- [WHAT YOU ARE ASKED TO DO] A word-for-word repetition of the records beneath this task is the expected answer.

═════ MATERIAL SHOWN

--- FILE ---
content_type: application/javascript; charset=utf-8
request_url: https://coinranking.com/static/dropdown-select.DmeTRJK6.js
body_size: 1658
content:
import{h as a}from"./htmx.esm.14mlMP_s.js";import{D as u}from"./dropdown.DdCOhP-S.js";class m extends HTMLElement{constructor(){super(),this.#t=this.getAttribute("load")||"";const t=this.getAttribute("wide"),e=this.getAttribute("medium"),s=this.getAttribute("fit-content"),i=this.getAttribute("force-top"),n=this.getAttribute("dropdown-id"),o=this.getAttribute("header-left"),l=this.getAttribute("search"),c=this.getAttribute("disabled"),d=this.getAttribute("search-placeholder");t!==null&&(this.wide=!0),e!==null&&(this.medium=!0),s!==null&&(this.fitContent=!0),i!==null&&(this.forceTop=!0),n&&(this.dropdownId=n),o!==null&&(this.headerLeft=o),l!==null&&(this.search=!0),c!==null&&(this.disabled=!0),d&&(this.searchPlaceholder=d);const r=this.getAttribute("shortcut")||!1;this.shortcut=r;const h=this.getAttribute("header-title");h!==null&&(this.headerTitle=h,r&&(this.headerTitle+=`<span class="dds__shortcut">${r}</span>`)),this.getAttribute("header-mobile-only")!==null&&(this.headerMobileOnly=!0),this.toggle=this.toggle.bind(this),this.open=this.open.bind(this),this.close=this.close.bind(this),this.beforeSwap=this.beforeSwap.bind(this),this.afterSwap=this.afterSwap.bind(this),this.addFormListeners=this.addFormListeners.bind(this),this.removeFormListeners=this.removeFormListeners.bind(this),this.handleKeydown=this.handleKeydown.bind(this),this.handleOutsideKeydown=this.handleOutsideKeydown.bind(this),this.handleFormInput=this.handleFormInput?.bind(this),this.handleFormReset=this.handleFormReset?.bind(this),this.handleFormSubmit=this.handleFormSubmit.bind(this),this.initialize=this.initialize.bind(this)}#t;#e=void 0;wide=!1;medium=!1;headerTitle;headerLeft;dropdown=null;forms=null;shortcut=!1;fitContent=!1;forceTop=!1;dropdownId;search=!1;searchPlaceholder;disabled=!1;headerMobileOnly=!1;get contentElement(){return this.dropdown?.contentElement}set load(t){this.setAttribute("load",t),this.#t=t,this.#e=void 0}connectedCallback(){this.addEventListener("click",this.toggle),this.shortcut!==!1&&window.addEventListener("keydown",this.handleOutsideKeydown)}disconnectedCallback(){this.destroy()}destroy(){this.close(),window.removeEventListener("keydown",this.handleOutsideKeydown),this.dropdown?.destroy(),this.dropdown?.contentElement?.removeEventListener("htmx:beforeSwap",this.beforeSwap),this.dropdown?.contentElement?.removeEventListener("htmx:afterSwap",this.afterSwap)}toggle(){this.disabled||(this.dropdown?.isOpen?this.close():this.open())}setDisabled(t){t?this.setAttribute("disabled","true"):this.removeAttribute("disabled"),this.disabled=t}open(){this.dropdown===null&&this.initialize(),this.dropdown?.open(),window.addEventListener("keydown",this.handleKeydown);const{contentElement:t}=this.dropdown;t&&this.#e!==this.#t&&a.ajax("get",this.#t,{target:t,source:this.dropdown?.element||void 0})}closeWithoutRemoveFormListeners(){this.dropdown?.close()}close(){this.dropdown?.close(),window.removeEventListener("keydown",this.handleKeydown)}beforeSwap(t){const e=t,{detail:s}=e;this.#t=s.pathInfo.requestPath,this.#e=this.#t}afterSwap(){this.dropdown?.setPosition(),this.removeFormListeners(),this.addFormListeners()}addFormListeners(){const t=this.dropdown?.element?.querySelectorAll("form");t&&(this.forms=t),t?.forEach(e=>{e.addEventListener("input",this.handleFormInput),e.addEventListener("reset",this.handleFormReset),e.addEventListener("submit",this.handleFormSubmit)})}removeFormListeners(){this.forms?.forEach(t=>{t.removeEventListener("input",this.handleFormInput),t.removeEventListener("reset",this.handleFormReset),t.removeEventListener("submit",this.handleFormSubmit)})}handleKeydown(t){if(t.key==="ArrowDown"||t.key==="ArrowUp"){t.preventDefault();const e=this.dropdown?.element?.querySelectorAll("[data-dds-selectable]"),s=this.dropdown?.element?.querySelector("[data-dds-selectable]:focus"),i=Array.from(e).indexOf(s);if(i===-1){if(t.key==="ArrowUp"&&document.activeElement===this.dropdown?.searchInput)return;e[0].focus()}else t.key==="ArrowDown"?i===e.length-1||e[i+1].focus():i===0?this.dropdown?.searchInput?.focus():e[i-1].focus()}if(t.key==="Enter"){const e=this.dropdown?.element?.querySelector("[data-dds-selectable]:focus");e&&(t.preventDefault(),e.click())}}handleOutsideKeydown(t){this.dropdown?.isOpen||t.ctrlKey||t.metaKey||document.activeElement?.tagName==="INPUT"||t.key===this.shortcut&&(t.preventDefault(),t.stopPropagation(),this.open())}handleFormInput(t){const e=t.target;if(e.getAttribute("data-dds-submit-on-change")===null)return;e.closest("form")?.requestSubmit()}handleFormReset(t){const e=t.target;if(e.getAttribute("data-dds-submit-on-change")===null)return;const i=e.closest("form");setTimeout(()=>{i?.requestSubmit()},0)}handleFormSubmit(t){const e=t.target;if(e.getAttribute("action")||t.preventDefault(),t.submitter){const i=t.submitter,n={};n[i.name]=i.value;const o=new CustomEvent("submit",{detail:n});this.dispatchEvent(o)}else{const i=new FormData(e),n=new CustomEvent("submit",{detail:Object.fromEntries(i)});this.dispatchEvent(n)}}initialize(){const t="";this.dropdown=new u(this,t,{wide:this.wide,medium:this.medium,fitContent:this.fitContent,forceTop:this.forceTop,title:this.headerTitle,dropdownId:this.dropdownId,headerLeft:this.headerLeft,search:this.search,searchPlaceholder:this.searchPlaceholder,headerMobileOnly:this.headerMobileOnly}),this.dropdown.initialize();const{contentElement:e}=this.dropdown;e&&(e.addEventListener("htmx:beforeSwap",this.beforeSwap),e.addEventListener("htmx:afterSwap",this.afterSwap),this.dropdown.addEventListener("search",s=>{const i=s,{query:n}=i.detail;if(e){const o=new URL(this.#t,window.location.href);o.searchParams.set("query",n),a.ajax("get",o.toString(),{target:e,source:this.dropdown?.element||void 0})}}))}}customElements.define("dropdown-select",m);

══════════

- [YOUR SOLUTION]
--- FILE ---
content_type: application/javascript; charset=utf-8
request_url: https://coinranking.com/static/dropdown-select.DmeTRJK6.js
body_size: 1658
content:
import{h as a}from"./htmx.esm.14mlMP_s.js";import{D as u}from"./dropdown.DdCOhP-S.js";class m extends HTMLElement{constructor(){super(),this.#t=this.getAttribute("load")||"";const t=this.getAttribute("wide"),e=this.getAttribute("medium"),s=this.getAttribute("fit-content"),i=this.getAttribute("force-top"),n=this.getAttribute("dropdown-id"),o=this.getAttribute("header-left"),l=this.getAttribute("search"),c=this.getAttribute("disabled"),d=this.getAttribute("search-placeholder");t!==null&&(this.wide=!0),e!==null&&(this.medium=!0),s!==null&&(this.fitContent=!0),i!==null&&(this.forceTop=!0),n&&(this.dropdownId=n),o!==null&&(this.headerLeft=o),l!==null&&(this.search=!0),c!==null&&(this.disabled=!0),d&&(this.searchPlaceholder=d);const r=this.getAttribute("shortcut")||!1;this.shortcut=r;const h=this.getAttribute("header-title");h!==null&&(this.headerTitle=h,r&&(this.headerTitle+=`<span class="dds__shortcut">${r}</span>`)),this.getAttribute("header-mobile-only")!==null&&(this.headerMobileOnly=!0),this.toggle=this.toggle.bind(this),this.open=this.open.bind(this),this.close=this.close.bind(this),this.beforeSwap=this.beforeSwap.bind(this),this.afterSwap=this.afterSwap.bind(this),this.addFormListeners=this.addFormListeners.bind(this),this.removeFormListeners=this.removeFormListeners.bind(this),this.handleKeydown=this.handleKeydown.bind(this),this.handleOutsideKeydown=this.handleOutsideKeydown.bind(this),this.handleFormInput=this.handleFormInput?.bind(this),this.handleFormReset=this.handleFormReset?.bind(this),this.handleFormSubmit=this.handleFormSubmit.bind(this),this.initialize=this.initialize.bind(this)}#t;#e=void 0;wide=!1;medium=!1;headerTitle;headerLeft;dropdown=null;forms=null;shortcut=!1;fitContent=!1;forceTop=!1;dropdownId;search=!1;searchPlaceholder;disabled=!1;headerMobileOnly=!1;get contentElement(){return this.dropdown?.contentElement}set load(t){this.setAttribute("load",t),this.#t=t,this.#e=void 0}connectedCallback(){this.addEventListener("click",this.toggle),this.shortcut!==!1&&window.addEventListener("keydown",this.handleOutsideKeydown)}disconnectedCallback(){this.destroy()}destroy(){this.close(),window.removeEventListener("keydown",this.handleOutsideKeydown),this.dropdown?.destroy(),this.dropdown?.contentElement?.removeEventListener("htmx:beforeSwap",this.beforeSwap),this.dropdown?.contentElement?.removeEventListener("htmx:afterSwap",this.afterSwap)}toggle(){this.disabled||(this.dropdown?.isOpen?this.close():this.open())}setDisabled(t){t?this.setAttribute("disabled","true"):this.removeAttribute("disabled"),this.disabled=t}open(){this.dropdown===null&&this.initialize(),this.dropdown?.open(),window.addEventListener("keydown",this.handleKeydown);const{contentElement:t}=this.dropdown;t&&this.#e!==this.#t&&a.ajax("get",this.#t,{target:t,source:this.dropdown?.element||void 0})}closeWithoutRemoveFormListeners(){this.dropdown?.close()}close(){this.dropdown?.close(),window.removeEventListener("keydown",this.handleKeydown)}beforeSwap(t){const e=t,{detail:s}=e;this.#t=s.pathInfo.requestPath,this.#e=this.#t}afterSwap(){this.dropdown?.setPosition(),this.removeFormListeners(),this.addFormListeners()}addFormListeners(){const t=this.dropdown?.element?.querySelectorAll("form");t&&(this.forms=t),t?.forEach(e=>{e.addEventListener("input",this.handleFormInput),e.addEventListener("reset",this.handleFormReset),e.addEventListener("submit",this.handleFormSubmit)})}removeFormListeners(){this.forms?.forEach(t=>{t.removeEventListener("input",this.handleFormInput),t.removeEventListener("reset",this.handleFormReset),t.removeEventListener("submit",this.handleFormSubmit)})}handleKeydown(t){if(t.key==="ArrowDown"||t.key==="ArrowUp"){t.preventDefault();const e=this.dropdown?.element?.querySelectorAll("[data-dds-selectable]"),s=this.dropdown?.element?.querySelector("[data-dds-selectable]:focus"),i=Array.from(e).indexOf(s);if(i===-1){if(t.key==="ArrowUp"&&document.activeElement===this.dropdown?.searchInput)return;e[0].focus()}else t.key==="ArrowDown"?i===e.length-1||e[i+1].focus():i===0?this.dropdown?.searchInput?.focus():e[i-1].focus()}if(t.key==="Enter"){const e=this.dropdown?.element?.querySelector("[data-dds-selectable]:focus");e&&(t.preventDefault(),e.click())}}handleOutsideKeydown(t){this.dropdown?.isOpen||t.ctrlKey||t.metaKey||document.activeElement?.tagName==="INPUT"||t.key===this.shortcut&&(t.preventDefault(),t.stopPropagation(),this.open())}handleFormInput(t){const e=t.target;if(e.getAttribute("data-dds-submit-on-change")===null)return;e.closest("form")?.requestSubmit()}handleFormReset(t){const e=t.target;if(e.getAttribute("data-dds-submit-on-change")===null)return;const i=e.closest("form");setTimeout(()=>{i?.requestSubmit()},0)}handleFormSubmit(t){const e=t.target;if(e.getAttribute("action")||t.preventDefault(),t.submitter){const i=t.submitter,n={};n[i.name]=i.value;const o=new CustomEvent("submit",{detail:n});this.dispatchEvent(o)}else{const i=new FormData(e),n=new CustomEvent("submit",{detail:Object.fromEntries(i)});this.dispatchEvent(n)}}initialize(){const t="";this.dropdown=new u(this,t,{wide:this.wide,medium:this.medium,fitContent:this.fitContent,forceTop:this.forceTop,title:this.headerTitle,dropdownId:this.dropdownId,headerLeft:this.headerLeft,search:this.search,searchPlaceholder:this.searchPlaceholder,headerMobileOnly:this.headerMobileOnly}),this.dropdown.initialize();const{contentElement:e}=this.dropdown;e&&(e.addEventListener("htmx:beforeSwap",this.beforeSwap),e.addEventListener("htmx:afterSwap",this.afterSwap),this.dropdown.addEventListener("search",s=>{const i=s,{query:n}=i.detail;if(e){const o=new URL(this.#t,window.location.href);o.searchParams.set("query",n),a.ajax("get",o.toString(),{target:e,source:this.dropdown?.element||void 0})}}))}}customElements.define("dropdown-select",m);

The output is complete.